The natural variety of the Himalayas is under uncommon danger because of huge scope framework advancement as well.

“Himalayan Bird Count is an immensely astonishing occasion that unites researchers and specialists with ordinary residents to figure out what’s going on to birds in one of the planet’s most notable mountains. It will provide us with a brief look at the situation with birds across the Himalayas – a significant mark of the wellbeing of this delicate biological system on which a huge number of individuals depend,” says Dr Sahil Nijhawan, Scientist, Nature Conservation Foundation who has worked broadly in Arunachal Pradesh.

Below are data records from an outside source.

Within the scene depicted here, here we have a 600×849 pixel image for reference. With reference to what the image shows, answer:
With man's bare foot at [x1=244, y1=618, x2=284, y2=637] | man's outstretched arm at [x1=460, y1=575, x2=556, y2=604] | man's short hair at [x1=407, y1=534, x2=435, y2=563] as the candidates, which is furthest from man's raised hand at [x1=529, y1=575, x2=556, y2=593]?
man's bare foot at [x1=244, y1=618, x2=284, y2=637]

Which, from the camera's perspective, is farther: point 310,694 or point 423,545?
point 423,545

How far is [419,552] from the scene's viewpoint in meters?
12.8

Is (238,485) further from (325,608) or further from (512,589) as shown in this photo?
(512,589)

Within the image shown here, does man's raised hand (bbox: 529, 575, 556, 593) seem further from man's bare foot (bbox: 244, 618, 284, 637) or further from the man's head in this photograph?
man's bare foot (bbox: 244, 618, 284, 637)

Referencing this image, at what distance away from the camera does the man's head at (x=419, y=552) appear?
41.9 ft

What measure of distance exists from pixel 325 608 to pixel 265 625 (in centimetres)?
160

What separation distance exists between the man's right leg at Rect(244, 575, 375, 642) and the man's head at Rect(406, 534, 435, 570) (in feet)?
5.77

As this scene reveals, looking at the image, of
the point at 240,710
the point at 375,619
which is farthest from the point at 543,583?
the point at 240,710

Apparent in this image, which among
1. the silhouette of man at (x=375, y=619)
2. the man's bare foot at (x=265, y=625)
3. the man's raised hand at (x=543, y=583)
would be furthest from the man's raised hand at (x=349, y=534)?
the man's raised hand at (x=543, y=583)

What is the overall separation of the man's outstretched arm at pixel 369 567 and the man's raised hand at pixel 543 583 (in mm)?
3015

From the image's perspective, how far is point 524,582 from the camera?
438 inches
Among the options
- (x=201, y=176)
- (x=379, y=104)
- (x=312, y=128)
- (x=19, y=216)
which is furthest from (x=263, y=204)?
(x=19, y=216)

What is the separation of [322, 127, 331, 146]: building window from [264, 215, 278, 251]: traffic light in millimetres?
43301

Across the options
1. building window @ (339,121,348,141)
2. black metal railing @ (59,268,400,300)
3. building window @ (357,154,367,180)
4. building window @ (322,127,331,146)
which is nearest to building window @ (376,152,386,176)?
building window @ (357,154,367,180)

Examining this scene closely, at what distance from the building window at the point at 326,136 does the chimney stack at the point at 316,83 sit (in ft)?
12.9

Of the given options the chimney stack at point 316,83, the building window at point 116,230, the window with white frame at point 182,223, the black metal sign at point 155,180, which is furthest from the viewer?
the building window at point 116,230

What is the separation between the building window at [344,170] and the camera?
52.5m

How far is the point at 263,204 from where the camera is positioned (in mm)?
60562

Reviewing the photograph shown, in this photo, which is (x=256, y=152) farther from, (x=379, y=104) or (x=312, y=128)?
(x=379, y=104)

Anybody present in the Indian states and association regions of Ladakh, Jammu and Kashmir, Himachal Pradesh, Uttarakhand, Sikkim, northern West Bengal, and Arunachal Pradesh on May 14 can take an interest in this occasion. Aside from India, Nepal and Bhutan will likewise include in the occasion.

The fundamental action is to watch and include birds from anyplace in the recorded Himalayan area on May 14, 2022, for no less than 15 minutes, and transfer bird records to the bird recording stage eBird. It could be noticed that this is a similar date as the major overall occasion Global Big Day 2022 as well as the cross country Endemic Bird Day.

Lobzang Visuddha, individual from Wildlife Conservation and Birds Club of Ladakh, says, “We will praise this occasion with a few bird strolls and trails across Ladakh – in Nubra Valley, Hanley, Changthang, Sham Valley, Zangakar, Kargil and others.”

“Birds of Jammu and Kashmir has shaped a group of workers for the occasion. We are anticipating perceptions from probably the most remote and distant areas of Kashmir Himalayas,” says Dr Parmil Kumar, University of Jammu, J&K.